[THE REQUEST] Copy out every line from the start through the one containing "rusty metal structure [247, 0, 394, 340]", both included, and leave the pictures out.

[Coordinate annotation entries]
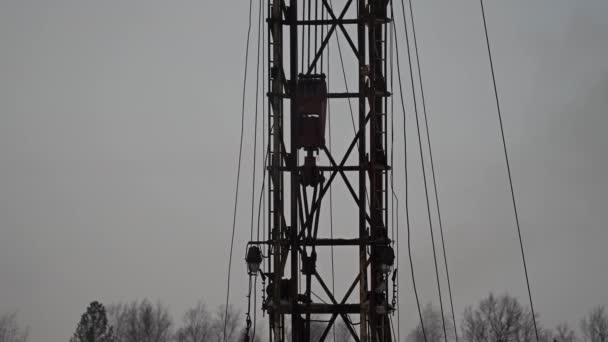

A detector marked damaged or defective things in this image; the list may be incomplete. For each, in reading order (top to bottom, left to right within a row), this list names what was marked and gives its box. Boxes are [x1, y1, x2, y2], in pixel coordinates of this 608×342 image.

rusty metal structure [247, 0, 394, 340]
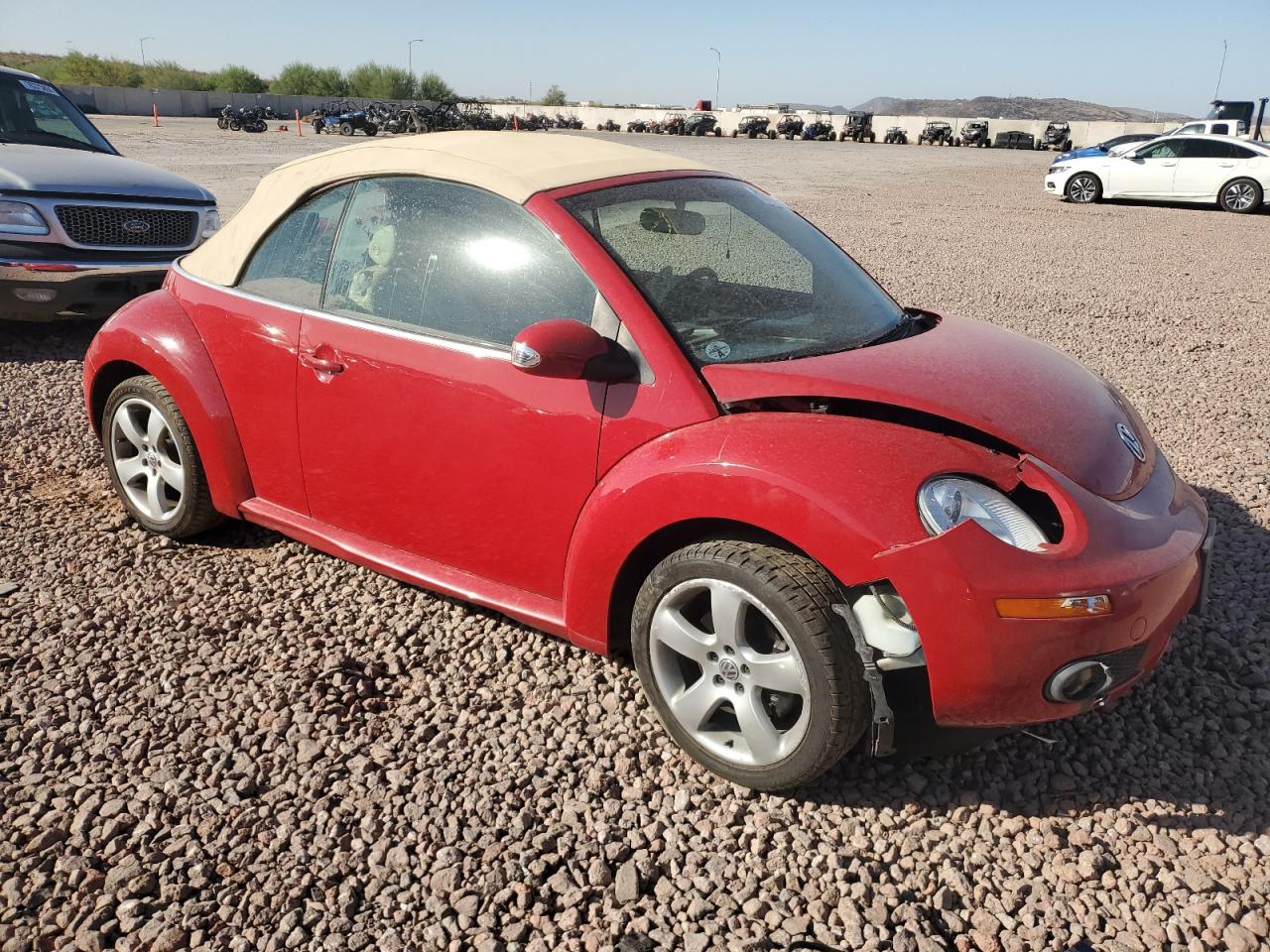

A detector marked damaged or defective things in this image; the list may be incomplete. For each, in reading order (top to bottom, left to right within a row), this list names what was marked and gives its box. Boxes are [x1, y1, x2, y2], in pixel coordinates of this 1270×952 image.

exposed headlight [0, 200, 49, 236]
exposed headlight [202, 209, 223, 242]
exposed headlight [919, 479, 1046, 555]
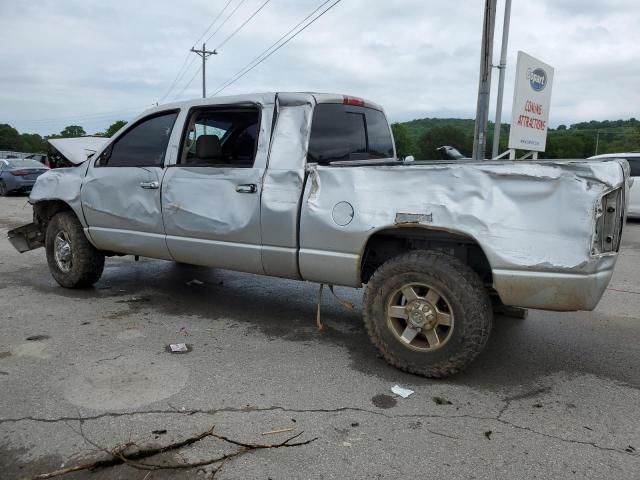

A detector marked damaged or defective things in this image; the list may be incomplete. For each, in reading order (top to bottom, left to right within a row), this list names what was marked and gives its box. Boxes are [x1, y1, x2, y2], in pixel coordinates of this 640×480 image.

[RESULT OF THE EXERCISE]
A detector marked damaged or defective things in this image; the list may be incomplete. For each, in reading order (top to bottom, left to right within a row), this list names what was marked and gives its box. Boxes are [x1, y1, x2, y2], in pixel coordinates of this 608×342 image.

rusty metal structure [247, 0, 394, 340]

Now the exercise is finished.